AVRO-4069: Remove Reader String Cache from Generic Datum Reader #3194

belugabehr · 2024-10-01T03:50:55Z

What is the purpose of the change

This pull request improves file read performance by removing an unnecessary caching level, fixing AVRO-4069.

Verifying this change

This change is a trivial rework / code cleanup without any test coverage.

Documentation

Does this pull request introduce a new feature? (yes / no)
If yes, how is the feature documented? (not applicable / docs / JavaDocs / not documented)

belugabehr · 2024-10-08T23:17:45Z

@martin-g Thanks so much for your support on these PRs. Here's another one that needs attention that has a positive performance impact.

martin-g

Have you looked at the Git commit / JIRA that introduced this cache ?
I guess it has been added for a reason.

Now you remove one of the tests without good reason (at least I don't see it) and without adding better tests.
https://issues.apache.org/jira/browse/AVRO-3531 talks about a real world scenario where the code without the cache caused issues.

martin-g · 2024-10-09T06:39:30Z

lang/java/avro/src/test/java/org/apache/avro/generic/TestGenericDatumReader.java

@@ -33,27 +31,9 @@ public class TestGenericDatumReader {

  private static final Random r = new Random(System.currentTimeMillis());

-  @Test
-  void readerCache() {


Why do you delete the test ?
Looking at it I think it should still work.
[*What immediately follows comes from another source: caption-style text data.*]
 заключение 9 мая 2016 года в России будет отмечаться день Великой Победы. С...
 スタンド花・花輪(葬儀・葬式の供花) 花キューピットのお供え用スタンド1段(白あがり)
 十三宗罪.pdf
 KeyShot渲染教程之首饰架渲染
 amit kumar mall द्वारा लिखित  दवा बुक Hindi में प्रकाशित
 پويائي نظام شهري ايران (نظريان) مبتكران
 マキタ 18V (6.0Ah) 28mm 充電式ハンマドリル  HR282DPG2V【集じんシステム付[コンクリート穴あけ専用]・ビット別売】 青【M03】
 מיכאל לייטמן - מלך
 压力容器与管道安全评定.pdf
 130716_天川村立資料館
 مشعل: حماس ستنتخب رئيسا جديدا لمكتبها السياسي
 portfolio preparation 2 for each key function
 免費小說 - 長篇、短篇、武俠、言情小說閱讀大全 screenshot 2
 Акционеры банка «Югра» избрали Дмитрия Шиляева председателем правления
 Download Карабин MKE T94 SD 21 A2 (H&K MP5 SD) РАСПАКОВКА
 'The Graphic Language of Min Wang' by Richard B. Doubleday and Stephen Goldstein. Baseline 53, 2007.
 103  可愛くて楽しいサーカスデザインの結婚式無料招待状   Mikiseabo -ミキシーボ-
You just need to remove the ctor parameter.

I believe this is testing the thread-safe nature of the code. This code should not be considered thread-safe and therefore should be removed.

KalleOlaviNiemitalo · 2024-10-09T10:53:08Z

stringClassCache was first added in a3b38eb, as part of AVRO-1268 implementation.

AVRO-3531 was a thread safety bug. Its fix #1719 changed the types of the caches and moved them into static class ReaderCache, but did not add any new caches.

I don't know whether stringClassCache is beneficial now; but AVRO-3531 doesn't look like a reason to keep it.

belugabehr · 2025-01-04T02:59:05Z

@KalleOlaviNiemitalo @martin-g

Thank you for the correspondence.

I'm taking another look at this. It seems less than ideal that there is synchronized code paths for fast-reading Avro data. I am not sure why this Collection was ever updated to be synchronized as this code is inherently not thread-safe. The GenericDatumReader read() method accepts a Decoder. Decoders are certainly not thread safe as they typically have unsynchronized source reads and internal buffer manipulation.

If we can relax this requirement then performance is measurably better as a read path will have no synchronization overhead.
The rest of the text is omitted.